- Born: Denis George Mahan June 15, 1950 (age 76) United States
- Occupations: Choreographer, television personality, actor

= Deney Terrio =

American actor (born 1950)

Denis George Mahan (born June 15, 1950), better known as Deney Terrio, is an American choreographer and hosted the television musical variety series Dance Fever from 1979 to 1985.

==Early life and career==
Raised in Titusville, Florida, Terrio achieved fame as the dance coach and choreographer for John Travolta in the movie Saturday Night Fever (1977). During his heyday with Dance Fever, he appeared in a number of films, including The Idolmaker (1980), Star Trek II: The Wrath of Khan (1982), A Night in Heaven (1983) and Knights of the City (1986), and guest starred on popular television series of the time, including The Love Boat. Throughout the 1990s, he toured nightclubs, performing with Motion and judging dance contests.

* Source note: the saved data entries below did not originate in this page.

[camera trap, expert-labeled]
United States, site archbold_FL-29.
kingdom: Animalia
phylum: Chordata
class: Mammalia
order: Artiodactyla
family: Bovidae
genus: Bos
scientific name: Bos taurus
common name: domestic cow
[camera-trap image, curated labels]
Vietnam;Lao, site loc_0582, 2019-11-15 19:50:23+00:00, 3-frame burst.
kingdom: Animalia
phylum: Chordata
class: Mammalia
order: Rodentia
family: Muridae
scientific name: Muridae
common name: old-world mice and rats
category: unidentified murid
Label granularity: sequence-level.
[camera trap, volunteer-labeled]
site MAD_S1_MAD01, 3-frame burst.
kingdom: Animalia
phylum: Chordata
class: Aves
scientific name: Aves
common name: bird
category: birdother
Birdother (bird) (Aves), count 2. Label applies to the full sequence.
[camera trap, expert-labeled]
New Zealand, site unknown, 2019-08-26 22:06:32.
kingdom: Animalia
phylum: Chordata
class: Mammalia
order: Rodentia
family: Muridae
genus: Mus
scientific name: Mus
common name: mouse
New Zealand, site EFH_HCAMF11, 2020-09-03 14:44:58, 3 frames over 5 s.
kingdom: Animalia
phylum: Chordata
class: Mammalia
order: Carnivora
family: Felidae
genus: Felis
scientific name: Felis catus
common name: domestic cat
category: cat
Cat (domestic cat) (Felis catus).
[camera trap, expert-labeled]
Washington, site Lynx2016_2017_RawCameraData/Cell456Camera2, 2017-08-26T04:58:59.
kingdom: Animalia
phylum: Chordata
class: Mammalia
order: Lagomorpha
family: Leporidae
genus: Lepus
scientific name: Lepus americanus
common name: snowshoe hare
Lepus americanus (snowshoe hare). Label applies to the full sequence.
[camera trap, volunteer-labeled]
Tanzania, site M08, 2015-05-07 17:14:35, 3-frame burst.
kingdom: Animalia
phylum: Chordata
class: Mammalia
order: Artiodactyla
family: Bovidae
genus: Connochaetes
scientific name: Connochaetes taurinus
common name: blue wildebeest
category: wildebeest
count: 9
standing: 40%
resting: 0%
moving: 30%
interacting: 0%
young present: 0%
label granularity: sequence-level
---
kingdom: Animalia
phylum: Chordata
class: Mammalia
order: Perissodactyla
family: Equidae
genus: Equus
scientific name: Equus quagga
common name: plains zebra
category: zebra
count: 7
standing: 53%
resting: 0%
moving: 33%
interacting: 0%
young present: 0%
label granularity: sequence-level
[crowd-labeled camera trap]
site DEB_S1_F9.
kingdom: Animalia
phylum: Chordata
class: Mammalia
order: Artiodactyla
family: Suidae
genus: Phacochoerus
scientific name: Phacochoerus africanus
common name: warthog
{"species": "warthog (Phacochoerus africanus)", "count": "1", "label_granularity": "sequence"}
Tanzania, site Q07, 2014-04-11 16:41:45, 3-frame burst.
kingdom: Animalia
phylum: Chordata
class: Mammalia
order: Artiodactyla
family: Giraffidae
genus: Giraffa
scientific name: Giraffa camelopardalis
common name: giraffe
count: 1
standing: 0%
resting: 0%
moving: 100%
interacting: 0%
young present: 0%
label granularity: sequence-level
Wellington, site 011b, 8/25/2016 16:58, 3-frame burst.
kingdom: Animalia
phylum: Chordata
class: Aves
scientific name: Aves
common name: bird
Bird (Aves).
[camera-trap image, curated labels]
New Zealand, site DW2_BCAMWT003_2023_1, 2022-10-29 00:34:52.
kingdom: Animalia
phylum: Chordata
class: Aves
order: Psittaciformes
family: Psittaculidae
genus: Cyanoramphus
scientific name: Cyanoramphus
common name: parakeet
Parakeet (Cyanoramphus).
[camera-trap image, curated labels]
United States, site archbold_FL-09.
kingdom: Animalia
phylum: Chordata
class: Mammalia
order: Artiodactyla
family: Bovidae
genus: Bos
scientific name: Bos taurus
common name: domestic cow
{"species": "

Terrio has appeared on several VH1 specials. He co-hosted the 2004 PBS special Get Down Tonight: The Disco Explosion, which featured many popular disco artists from the 1970s and actress Karen Lynn Gorney. During the show, Terrio and Gorney danced to Tavares’ live performance of "More Than a Woman", as Gorney had with Travolta in Saturday Night Fever.

Terrio hosted his own disco radio show, Saturday Night Dance Party, on the Sirius Satellite Radio network, and is a choreographer and competitor at regional Dancing with the Stars competitions.

==Lawsuits==
In 1991, Terrio sued Merv Griffin, the producer of Dance Fever, for sexual harassment; the US$11.3 million case was later dismissed.
In 2015, Terrio sued the toy company Hasbro in a federal court for creating an animated gecko and toy figurine named Vinnie Terrio, alleging that his publicity rights were violated by the gecko and figurine. In February 2016, Terrio and Hasbro settled his claims out of court.